■ **TASK TO COMPLETE**
Please copy the passage on backend frequency settings word for word, between "The future is" and "can be lost.", inclusive.

■ **READING PASSAGE**
★ ★ ★ ★ ★ ★ ★

For MkIV all BBCs at a given station should fall in the range 100 - 220 (the ``Low patch'') or 220 - 500 the ``High patch'').

For the VLBA DAR and MkIV systems, the baseband frequency must be set on even 10 kHz frequencies.

The future is with the digital backends - the RDBE for the system being developed in the U.S. and the DBBC system from Noto being deployed in Europe. There are also systems in other parts of the world but more information is needed before those can be described.

The RDBE DDC personality (DBE = RDBE_DDC) will support frequencies set to any even Hertz. But the infrastructure in many places is not set up to handle frequencies with that many significant digits. Four byte numbers are used and print formats, including in control files such as the vex file, do not have enough digits. Thus for now, RDBE frequencies must be set to even 10 kHz as with the older systems. Finer tuning may be provided in the future, but will require and end-to-end search through SCHED and various other places for places where the precision can be lost.

With the RDBE DDC personality, there are some IF frequencies to avoid. After sampling at 1024 GHz (the usable IF frequencies are between 512 and 1024 MHz), the firmware does a polyphase filter to narrow the bandwidth to match what the FPGA clock rate can handle (256 MHz in this case. A complex filter is used which allows output bandpasses of 256 MHz width. But the edge bands are centered at the sample rate and at half that so only half of each of those bands can be used. Thus the accessible IF is divided into 3 bands: 512-640 MHz, 640-896 MHz, and 896-1024 MHz. Baseband channels can be placed anywhere in any one of those 3 filter bands, but one should not attempt to cross the boundary between two. That won't work and SCHED will issue a warning.

★ ★ ★ ★ ★ ★ ★

■ **THE DATA**
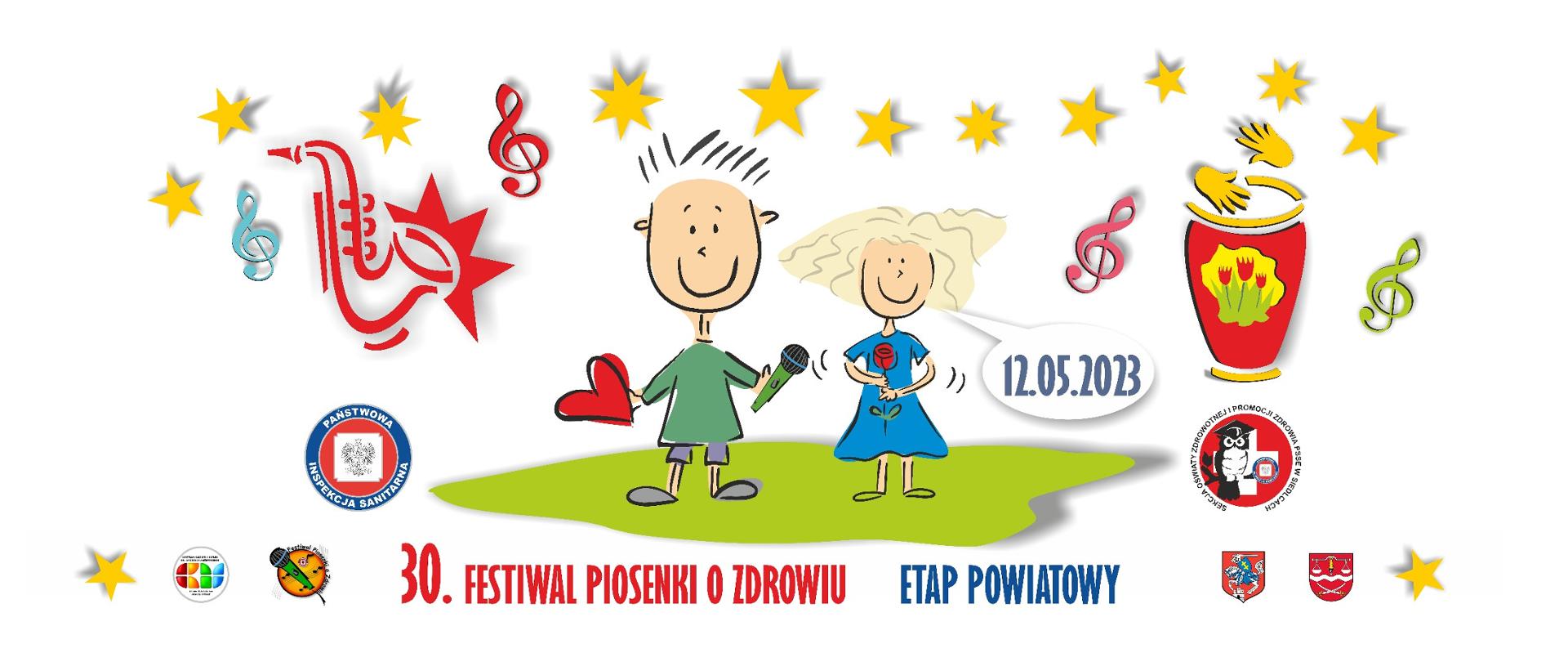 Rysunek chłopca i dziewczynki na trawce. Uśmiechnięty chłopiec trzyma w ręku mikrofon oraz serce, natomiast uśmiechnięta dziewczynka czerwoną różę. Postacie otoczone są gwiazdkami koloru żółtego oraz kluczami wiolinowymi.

★ ★ ★ ★ ★ ★ ★

■ **WRITTEN REPLY**
The future is with the digital backends - the RDBE for the system being developed in the U.S. and the DBBC system from Noto being deployed in Europe. There are also systems in other parts of the world but more information is needed before those can be described.

The RDBE DDC personality (DBE = RDBE_DDC) will support frequencies set to any even Hertz. But the infrastructure in many places is not set up to handle frequencies with that many significant digits. Four byte numbers are used and print formats, including in control files such as the vex file, do not have enough digits. Thus for now, RDBE frequencies must be set to even 10 kHz as with the older systems. Finer tuning may be provided in the future, but will require and end-to-end search through SCHED and various other places for places where the precision can be lost.